This past week I tidied up from Halloween, placing costumes and decorations in their appropriate storage tub, and trying desperately not to consume all that had been collected on October 31. I witnessed with great interest the life of our parish, the various ways that families observed this occasion, and then made a transition to the high festivals of All Saints and All Souls.
In all of this, it made me wonder how easy it is for us as human beings to make transitions between the various facets of our lives. How do I move from parent to pastor? How do I move from husband to son? How do I adjust my roles from manager to advocate? Do I have to move from Anglican leader to multi-faith dialogue listener? In these various roles, I have certain aspects of responsibility and trust; and at times these positions hold symbols of authority, or covenant, or of respect.
In each of the roles that I hold in my life, I try to use symbols, authority, and rights as a way to uphold and enable others that may be present. That is why I have read with interest the actions of the Archbishop of York, Afra Saskia Tucker in Quebec, and Rob Ford in Toronto. A respected Archbishop cuts up his clerical collar in solidarity with those whose lives have been ‘cut up’ and destroyed by President Mugabe in Zimbabwe. Afra Saskia Tucker in her blog Removing my cross (so that I may find it?) chooses to remove her cross in solidarity with those who may be threatened by the newly proposed charter of values in Quebec. The mayor of Toronto admits to crack cocaine use, thereby removing a mask that has been present in his life and public role for some time.
It seems too simple for us to move between different roles and different images in day to day life. We become shocked when leaders reveal differences and incongruities between their office and their actions. We are encouraged by leaders’ rejection of traditional symbols so as to stand in unity with those who are seeking justice.
I hope that when I stand before a community I do not need any symbol or mask to reveal to those gathered, the intentions of my life and ministry. The actions I offer, I offer in love, out of the essence of who I am, and who I am to be, in the community of faith.
Yet much of popular fiction seems to support the revealing and hiding of identities. Superheroes are held as role models for our children to look to, as well as actors and figures in society that reveal one mask to society, and another in their private lives. Some become shocked when a role model is seen as broken and fallen. Some revel in the strength and tenacity of individuals to keep aspects of life secret and separate from each other.

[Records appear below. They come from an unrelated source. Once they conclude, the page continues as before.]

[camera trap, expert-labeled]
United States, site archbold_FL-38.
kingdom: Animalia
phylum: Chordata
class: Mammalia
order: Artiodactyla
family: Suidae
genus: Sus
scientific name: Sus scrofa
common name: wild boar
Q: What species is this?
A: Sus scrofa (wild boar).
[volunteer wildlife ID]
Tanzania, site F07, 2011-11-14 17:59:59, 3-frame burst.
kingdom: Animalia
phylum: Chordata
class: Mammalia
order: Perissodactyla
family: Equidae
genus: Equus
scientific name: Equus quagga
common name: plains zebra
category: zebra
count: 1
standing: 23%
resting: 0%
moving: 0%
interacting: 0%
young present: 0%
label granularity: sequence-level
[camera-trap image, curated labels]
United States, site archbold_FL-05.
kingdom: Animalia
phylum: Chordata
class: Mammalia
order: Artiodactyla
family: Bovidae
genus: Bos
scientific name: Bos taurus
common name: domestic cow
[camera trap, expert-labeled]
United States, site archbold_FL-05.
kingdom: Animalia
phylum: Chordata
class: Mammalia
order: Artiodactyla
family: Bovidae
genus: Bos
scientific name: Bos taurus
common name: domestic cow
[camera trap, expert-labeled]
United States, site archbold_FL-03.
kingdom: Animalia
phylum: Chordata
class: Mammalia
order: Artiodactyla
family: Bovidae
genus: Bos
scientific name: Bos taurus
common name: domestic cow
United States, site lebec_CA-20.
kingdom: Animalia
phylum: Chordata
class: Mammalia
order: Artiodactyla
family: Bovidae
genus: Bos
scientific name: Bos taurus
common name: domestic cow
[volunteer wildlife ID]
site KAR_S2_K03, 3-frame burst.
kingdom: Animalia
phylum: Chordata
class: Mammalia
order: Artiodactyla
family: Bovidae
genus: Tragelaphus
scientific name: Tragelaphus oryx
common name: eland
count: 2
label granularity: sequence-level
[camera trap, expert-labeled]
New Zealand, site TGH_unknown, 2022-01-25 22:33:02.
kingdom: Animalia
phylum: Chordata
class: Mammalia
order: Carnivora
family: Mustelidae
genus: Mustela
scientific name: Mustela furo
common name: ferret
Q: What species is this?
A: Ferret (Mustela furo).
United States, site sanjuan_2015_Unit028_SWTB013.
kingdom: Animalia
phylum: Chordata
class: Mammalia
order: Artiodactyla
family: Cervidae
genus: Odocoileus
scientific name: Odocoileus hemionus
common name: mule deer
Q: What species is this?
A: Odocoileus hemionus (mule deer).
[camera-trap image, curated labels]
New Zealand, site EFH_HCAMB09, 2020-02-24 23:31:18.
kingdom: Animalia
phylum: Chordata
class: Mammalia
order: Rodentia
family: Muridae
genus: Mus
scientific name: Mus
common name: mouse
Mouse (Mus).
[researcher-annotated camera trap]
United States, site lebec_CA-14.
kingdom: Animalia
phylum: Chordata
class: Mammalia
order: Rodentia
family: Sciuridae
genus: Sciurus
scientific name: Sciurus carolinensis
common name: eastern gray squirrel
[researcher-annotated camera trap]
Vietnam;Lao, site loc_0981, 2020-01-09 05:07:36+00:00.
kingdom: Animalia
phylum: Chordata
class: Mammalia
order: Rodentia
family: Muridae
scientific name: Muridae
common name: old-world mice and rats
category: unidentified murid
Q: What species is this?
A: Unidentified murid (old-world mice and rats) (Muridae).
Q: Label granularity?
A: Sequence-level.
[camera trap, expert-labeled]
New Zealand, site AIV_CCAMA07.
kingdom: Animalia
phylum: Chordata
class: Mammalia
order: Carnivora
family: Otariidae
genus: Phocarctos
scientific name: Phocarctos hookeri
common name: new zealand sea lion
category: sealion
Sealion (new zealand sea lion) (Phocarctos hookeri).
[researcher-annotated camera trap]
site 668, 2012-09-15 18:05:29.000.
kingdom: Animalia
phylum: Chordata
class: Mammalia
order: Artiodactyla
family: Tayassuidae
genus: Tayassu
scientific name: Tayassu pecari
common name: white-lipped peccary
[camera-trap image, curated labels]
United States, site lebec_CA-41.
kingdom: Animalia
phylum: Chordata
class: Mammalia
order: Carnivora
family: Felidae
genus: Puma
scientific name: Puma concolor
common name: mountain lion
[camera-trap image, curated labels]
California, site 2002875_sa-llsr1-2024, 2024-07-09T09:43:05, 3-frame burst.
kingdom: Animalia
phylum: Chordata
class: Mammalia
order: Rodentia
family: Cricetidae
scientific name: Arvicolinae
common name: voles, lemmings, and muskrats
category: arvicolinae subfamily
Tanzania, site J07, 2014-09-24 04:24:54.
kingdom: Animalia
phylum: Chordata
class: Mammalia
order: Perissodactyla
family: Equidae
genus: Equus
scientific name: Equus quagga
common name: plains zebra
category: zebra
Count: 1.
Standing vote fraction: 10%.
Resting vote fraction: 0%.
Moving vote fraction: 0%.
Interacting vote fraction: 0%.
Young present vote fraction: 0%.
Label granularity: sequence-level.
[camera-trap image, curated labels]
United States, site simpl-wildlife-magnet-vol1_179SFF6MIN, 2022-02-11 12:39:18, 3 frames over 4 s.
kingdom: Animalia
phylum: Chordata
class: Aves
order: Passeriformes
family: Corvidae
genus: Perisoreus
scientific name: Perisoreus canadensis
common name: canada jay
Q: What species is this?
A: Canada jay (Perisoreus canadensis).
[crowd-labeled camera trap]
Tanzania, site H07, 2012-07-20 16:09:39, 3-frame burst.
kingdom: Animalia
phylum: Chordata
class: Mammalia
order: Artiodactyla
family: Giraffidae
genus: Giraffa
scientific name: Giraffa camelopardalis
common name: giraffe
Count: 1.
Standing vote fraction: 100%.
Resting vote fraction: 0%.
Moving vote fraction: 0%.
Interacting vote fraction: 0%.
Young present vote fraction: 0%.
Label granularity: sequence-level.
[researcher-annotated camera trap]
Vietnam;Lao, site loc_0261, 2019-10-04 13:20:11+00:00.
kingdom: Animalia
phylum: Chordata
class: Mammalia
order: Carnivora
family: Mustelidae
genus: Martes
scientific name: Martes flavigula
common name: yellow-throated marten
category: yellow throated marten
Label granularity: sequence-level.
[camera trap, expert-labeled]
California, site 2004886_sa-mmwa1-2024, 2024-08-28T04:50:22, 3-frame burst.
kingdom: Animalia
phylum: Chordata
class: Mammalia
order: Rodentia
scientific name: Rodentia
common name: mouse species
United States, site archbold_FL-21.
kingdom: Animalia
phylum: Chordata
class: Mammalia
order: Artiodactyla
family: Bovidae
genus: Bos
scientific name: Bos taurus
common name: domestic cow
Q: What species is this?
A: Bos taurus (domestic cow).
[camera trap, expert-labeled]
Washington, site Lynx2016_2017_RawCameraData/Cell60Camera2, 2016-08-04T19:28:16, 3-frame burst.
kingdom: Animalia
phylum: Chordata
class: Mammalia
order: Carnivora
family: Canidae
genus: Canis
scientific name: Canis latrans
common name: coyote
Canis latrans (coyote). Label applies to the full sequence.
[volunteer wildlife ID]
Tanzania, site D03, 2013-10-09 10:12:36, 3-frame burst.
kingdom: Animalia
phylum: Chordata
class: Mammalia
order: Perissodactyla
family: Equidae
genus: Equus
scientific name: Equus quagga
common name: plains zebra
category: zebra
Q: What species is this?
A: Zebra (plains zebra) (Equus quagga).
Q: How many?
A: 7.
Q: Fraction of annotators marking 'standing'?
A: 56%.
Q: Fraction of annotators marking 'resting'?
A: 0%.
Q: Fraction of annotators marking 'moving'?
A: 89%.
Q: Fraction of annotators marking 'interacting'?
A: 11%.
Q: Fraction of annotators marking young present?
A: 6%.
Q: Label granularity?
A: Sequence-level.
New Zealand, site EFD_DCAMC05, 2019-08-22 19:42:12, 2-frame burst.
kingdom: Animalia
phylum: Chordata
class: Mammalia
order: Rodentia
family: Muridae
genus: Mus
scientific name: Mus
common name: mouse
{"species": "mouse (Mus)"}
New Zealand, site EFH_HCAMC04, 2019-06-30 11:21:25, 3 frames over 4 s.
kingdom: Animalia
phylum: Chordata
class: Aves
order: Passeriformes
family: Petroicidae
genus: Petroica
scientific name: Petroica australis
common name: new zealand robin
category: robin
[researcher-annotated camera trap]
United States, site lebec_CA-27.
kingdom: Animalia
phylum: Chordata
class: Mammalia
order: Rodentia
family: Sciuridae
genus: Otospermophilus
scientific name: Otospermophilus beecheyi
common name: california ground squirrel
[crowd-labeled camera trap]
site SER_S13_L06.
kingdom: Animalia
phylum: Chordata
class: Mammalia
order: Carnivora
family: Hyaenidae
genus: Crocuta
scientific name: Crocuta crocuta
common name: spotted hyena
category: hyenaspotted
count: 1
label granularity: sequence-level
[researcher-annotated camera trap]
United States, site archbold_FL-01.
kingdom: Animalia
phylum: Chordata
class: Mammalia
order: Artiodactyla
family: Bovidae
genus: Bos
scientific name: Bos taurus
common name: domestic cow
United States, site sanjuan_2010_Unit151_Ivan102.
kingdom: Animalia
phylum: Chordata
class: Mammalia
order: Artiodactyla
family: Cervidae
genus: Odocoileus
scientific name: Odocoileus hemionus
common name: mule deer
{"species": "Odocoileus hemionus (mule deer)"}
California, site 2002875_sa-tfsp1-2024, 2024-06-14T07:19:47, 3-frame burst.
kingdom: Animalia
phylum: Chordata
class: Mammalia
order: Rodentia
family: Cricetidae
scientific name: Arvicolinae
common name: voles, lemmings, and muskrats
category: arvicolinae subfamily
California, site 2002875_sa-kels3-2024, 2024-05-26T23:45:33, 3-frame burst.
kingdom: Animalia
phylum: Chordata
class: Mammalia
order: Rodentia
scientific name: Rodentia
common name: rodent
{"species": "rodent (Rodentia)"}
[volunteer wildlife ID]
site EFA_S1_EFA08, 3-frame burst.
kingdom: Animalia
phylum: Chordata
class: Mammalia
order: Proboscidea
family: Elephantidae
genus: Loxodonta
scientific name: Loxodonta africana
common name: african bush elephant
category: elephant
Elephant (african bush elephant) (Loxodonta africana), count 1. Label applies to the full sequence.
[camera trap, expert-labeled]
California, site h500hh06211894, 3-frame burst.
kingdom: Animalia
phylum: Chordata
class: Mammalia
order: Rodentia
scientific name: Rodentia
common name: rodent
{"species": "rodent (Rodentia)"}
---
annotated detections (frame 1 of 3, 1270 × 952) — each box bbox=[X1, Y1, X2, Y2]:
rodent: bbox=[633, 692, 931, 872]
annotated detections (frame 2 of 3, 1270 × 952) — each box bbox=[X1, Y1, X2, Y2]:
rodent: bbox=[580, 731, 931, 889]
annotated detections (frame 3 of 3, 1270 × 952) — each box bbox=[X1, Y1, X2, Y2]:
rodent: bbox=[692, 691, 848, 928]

I strive to be transparent in both my public and my private life, for I do not see it to be of any benefit for people to see me in any different way. I am broken, God redeems me. I make mistakes, I make good judgments. I am respected, I am dismissed.
For me the images of transparency and humility are helpful, for then I strive to see value in growth through adversity. I uphold and wrestle with the challenges that René Girard offers in his understanding of power, justice, and societies in Violence and the Sacred. Superheroes, and the ways in which they respond in the world, hide their true identity, and use the ‘myth of redemptive violence’ model to execute justice: The villain is bad, does bad things, and is disposed of or defeated through violence. This form of response negates the way in which I believe the Christian Way to be.
I hold a position of authority, respect and influence. It is held in the name of others: spouse, children, friends, bishop, parish, colleagues, community. No matter what symbols may be present in my life and ministry, I must breathe justice, love, and humility.